Text excerpt:
Ronnie Caveness

No. 50, 51, 55
- Position: Linebacker

Personal information
- Born: March 6, 1943 Houston, Texas, U.S.
- Died: May 10, 2014 (aged 71) Arkansas, U.S.
- Listed height: 6 ft 1 in (1.85 m)
- Listed weight: 225 lb (102 kg)

Career information
- High school: M.B. Smiley (Houston)
- College: Arkansas (1961-1964)
- NFL draft: 1965 (9th round, 121st overall pick)
- AFL draft: 1965 (2nd round, 16th overall pick)

Career history
- Kansas City Chiefs (1965); Houston Oilers (1966-1968);

Awards and highlights
- National champion (1964); 2× First-team All-American (1963, 1964); First-team All-SWC (1964); Second-team All-SWC (1963);

Career AFL statistics
- Fumble recoveries: 1
- Interceptions: 1
- Sacks: 1
- Stats at Pro Football Reference
- College Football Hall of Fame

= Ronnie Caveness =

American football player (1943–2014)

Ronald Glen Caveness (March 6, 1943 – May 10, 2014) was an American professional football linebacker for the American Football League (AFL)'s Houston Oilers and Kansas City Chiefs from 1965 to 1968.

Information shown:
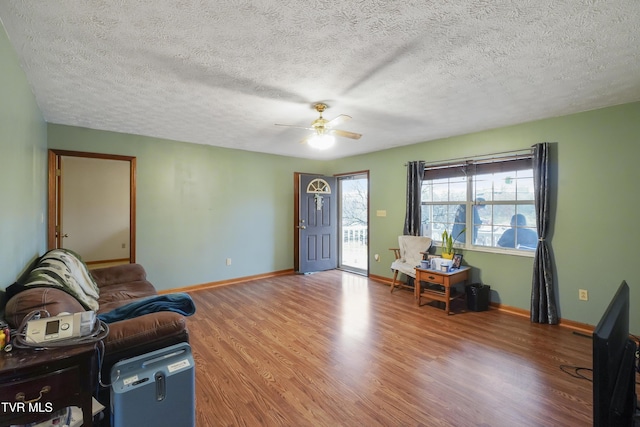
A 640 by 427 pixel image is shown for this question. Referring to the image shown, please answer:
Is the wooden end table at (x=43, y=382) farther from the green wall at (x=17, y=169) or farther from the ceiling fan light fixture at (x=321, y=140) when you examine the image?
the ceiling fan light fixture at (x=321, y=140)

Required actions:
[1] How would you say this sentence from the Ronnie Caveness article in Spanish: "Ronald Glen Caveness (March 6, 1943 – May 10, 2014) was an American professional football linebacker for the American Football League (AFL)'s Houston Oilers and Kansas City Chiefs from 1965 to 1968."
[2] Can you write what comes next in the Ronnie Caveness article, picking up after its last sentence?
The listing is separate material, unrelated to the Ronnie Caveness article.

Answers by task:
[1] Ronald Glen Caveness (6 de marzo de 1943 – 10 de mayo de 2014) fue un linebacker profesional de fútbol americano estadounidense que jugó para los Houston Oilers y los Kansas City Chiefs de la American Football League (AFL) de 1965 a 1968.

[2]
Caveness played college football for the University of Arkansas where he was a Football News first-team All-American in 1963. In his senior season in 1964, he was selected first-team All-America by the American Football Coaches Association, the Associated Press, the Football Writers Association of America, the Newspaper Enterprise Association and The Sporting News.

Caveness led the Razorbacks to an undefeated season in 1964 (11–0), winning the Southwest Conference championship, and defeated Nebraska in the 1965 Cotton Bowl, 10–7. Caveness was the Defensive MVP of the Cotton Bowl. Arkansas was the only undefeated team left after the bowl games, and was named the 1964 national champions by seven different selectors. Alabama was awarded the AP Poll and UPI Coaches Poll national titles, but only because, at that time, both polls gave out their championships before the bowl games. Alabama lost in the Orange Bowl to the Texas Longhorns, a team Arkansas beat.

Caveness also spent the 1973 season as a linebacker coach for the Houston Oilers. He was inducted into the College Football Hall of Fame in 2010.

He died of melanoma at the age of 71 on 10 May 2014. After death he was diagnosed with chronic traumatic encephalopathy. He was one of at least 345 NFL players to be diagnosed after death with this disease, which is caused by repeated hits to the head.